2. Sound discrimination in instrumental sounds.
This aims to develop children's awareness of sounds made by a range of instruments and noise makers. Activities include comparing and matching sound makers, playing instruments during a story and making loud and quiet sounds.
3. Sound discrimination using body percussion.
The aim of this is to develop children's awareness of sounds and rhythms. Activities include singing songs and action rhymes and listening to music.
4. Rhythm and Rhyme
This aims to develop children's appreciation and experiences of rhythm and rhyme in speech. Activities include rhyming stories, rhyming bingo and clapping out the syllables in words.
5. Alliteration - words starting with the same sound
The focus is on initial sounds of words, activities including I-Spy type games and matching objects which begin with the same sound.
6. Voice Sounds
The aim is to notice the difference between different vocal sounds and to begin oral blending and segmenting. Activities include Metal Mike, where children feed pictures of objects into a toy robot's mouth and the teacher sounds out the name of the object in a robot voice - /c/-/u/-/p/ cup, with the children joining in.
7. Oral segmenting and blending
The main aim is to develop oral blending and segmenting skills.

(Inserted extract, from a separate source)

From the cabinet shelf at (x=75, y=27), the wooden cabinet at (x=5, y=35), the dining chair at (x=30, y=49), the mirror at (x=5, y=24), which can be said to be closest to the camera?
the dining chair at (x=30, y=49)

To practise oral blending, you could say some sounds, such as /c/-/u/-/p/ and see whether the children can pick out a cup from a group of objects. For segmenting practise, you could hold up an object such as a cup and ask the children which sounds they can hear in the word cup.
The activities introduced in Phase 1 are intended to continue throughout the following phases, as lots of practice is needed before children will become confident in their phonic knowledge and skills.